══ Kutipan Teks ══

Petani Terancam Gagal Panen Disinyalir Akibat Belerang

RMOL. Sedikitnya tercatat 300 hektar area (Ha) sawah milik masyarakat di Desa Bungin, Kecamatan Bingin Kuning, Kabupaten Lebong, dikhawatirkan terancam gagal panen pada musim tanam mendatang. Sebab, air belerang yang berasal dari Hulu DAS Air Kotok, kini di klaim telah masuk ke sawah milik masyarakat di wilayah tersebut.


RMOL. Sedikitnya tercatat 300 hektar area (Ha) sawah milik masyarakat di Desa Bungin, Kecamatan Bingin Kuning, Kabupaten Lebong, dikhawatirkan terancam gagal panen pada musim tanam mendatang. Sebab, air belerang yang berasal dari Hulu DAS Air Kotok, kini di klaim telah masuk ke sawah milik masyarakat di wilayah tersebut.

Kepala Desa Bungin, Kecamatan Bingin Kuning, Yuswan Edi, kepada RMOL Bengkulu, Minggu (10/12/2017) membenarkan, diduga hal itu dampak sisa- sisa longsor berasal dari Klaster A PT PGE Proyek Hulu Lais pada 2016 lalu dan hingga sampai sekarang belum dilakukan normalisasi oleh perusahaan.

"Tidak hanya sawah, kalau tidak percaya, bisa di kroscek sendiri di lapangan, saat ini banyak masyarakat tidak bisa membuka usaha kolam ikan, karena banyak ikan yang mati kena belerang," ujar Yuswan Edi.

Selanjutnya, tambah Edi, pasca banjir yang melanda Lebong pada tanggal 23 November lalu. Satu diantara Dua DAM (Pematang) sebagai penahan DAS Air Kotok yang diandalkan para petani di wilayah Kecamatan Bingin Kuning, kini malah jebol.

"Perlu di ketahui, DAM ini berfungsi untuk menahan debit air yang menghubungkan beberapa muara sungai kecil di empat kecamatan lainnya, sebagai aliran irigasi persawahan masyarakat. Kalau hanya tinggal satu DAM lagi, tidak menutup kemungkinan dampaknya bakal lebih besar lagi,” tambah Edi.

Tak hanya itu, kekecewaannya kembali tertuju kepada aktivitas pengeboran PT PGE Proyek Hulu Lais. Menurutnya, air belerang tersebut diduga berasal dari aktifitas pengeboran panas bumi.

═══

**Yang Harus Dikerjakan**
(a) Sebutkan semua tanggal dan tahun yang ditulis dengan angka dalam berita tentang ancaman gagal panen di atas.
(b) Salin tanpa perubahan seluruh bagian berita tentang ancaman gagal panen, mulai dari "Selanjutnya, tambah Edi, pasca" terus ke bawah sampai "pengeboran panas bumi.".

══ Data yang Disediakan ══

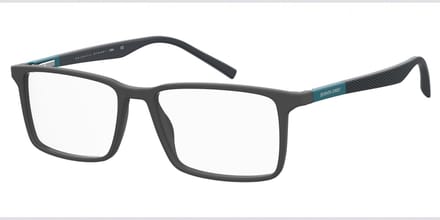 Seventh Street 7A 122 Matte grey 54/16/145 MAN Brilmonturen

═══
══ Data yang Disediakan ══

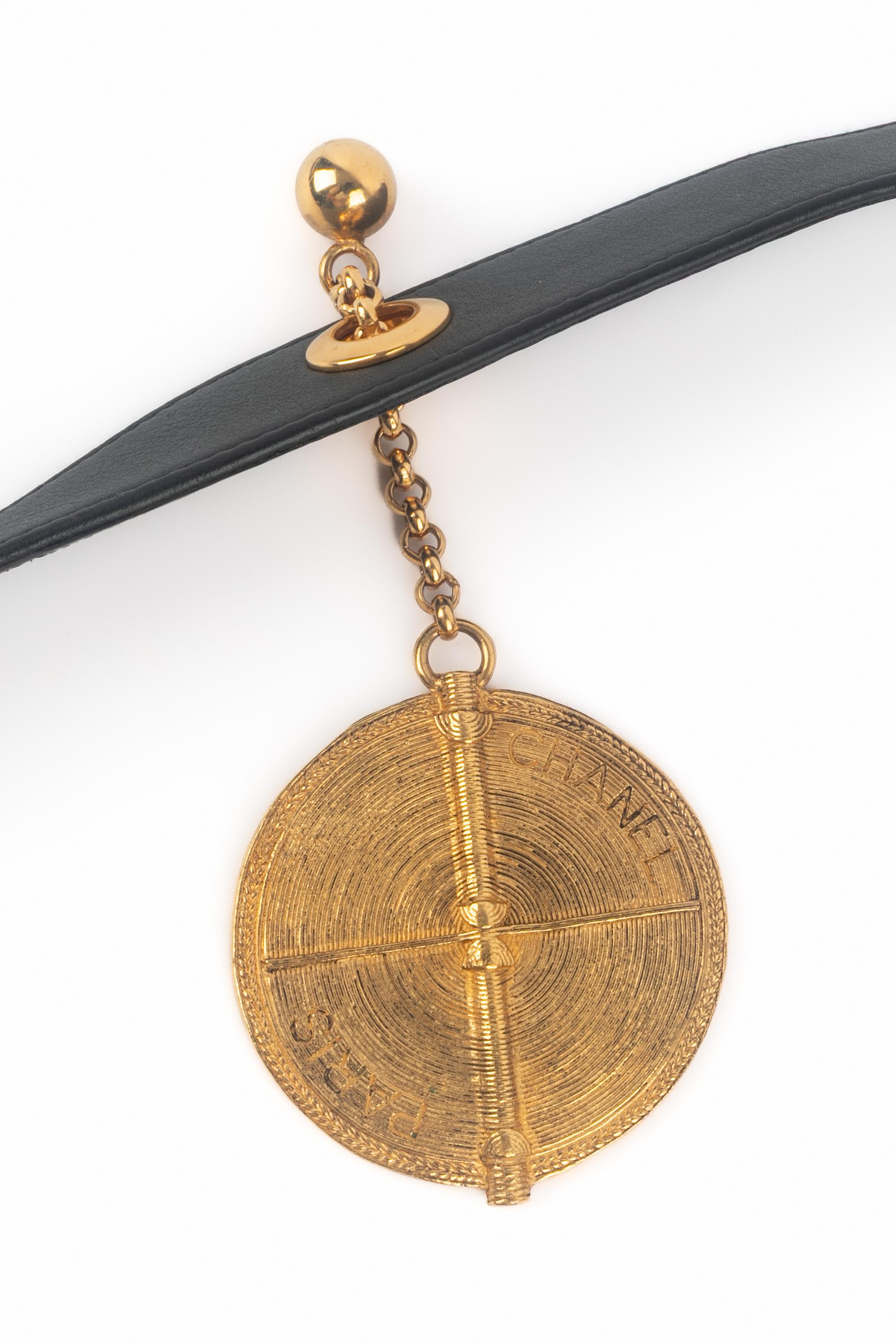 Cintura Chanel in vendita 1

═══

**Jawaban per Butir**
(a)
- Minggu (10/12/2017)
- 2016
- 23 November

(b)
Selanjutnya, tambah Edi, pasca banjir yang melanda Lebong pada tanggal 23 November lalu. Satu diantara Dua DAM (Pematang) sebagai penahan DAS Air Kotok yang diandalkan para petani di wilayah Kecamatan Bingin Kuning, kini malah jebol.

"Perlu di ketahui, DAM ini berfungsi untuk menahan debit air yang menghubungkan beberapa muara sungai kecil di empat kecamatan lainnya, sebagai aliran irigasi persawahan masyarakat. Kalau hanya tinggal satu DAM lagi, tidak menutup kemungkinan dampaknya bakal lebih besar lagi,” tambah Edi.

Tak hanya itu, kekecewaannya kembali tertuju kepada aktivitas pengeboran PT PGE Proyek Hulu Lais. Menurutnya, air belerang tersebut diduga berasal dari aktifitas pengeboran panas bumi.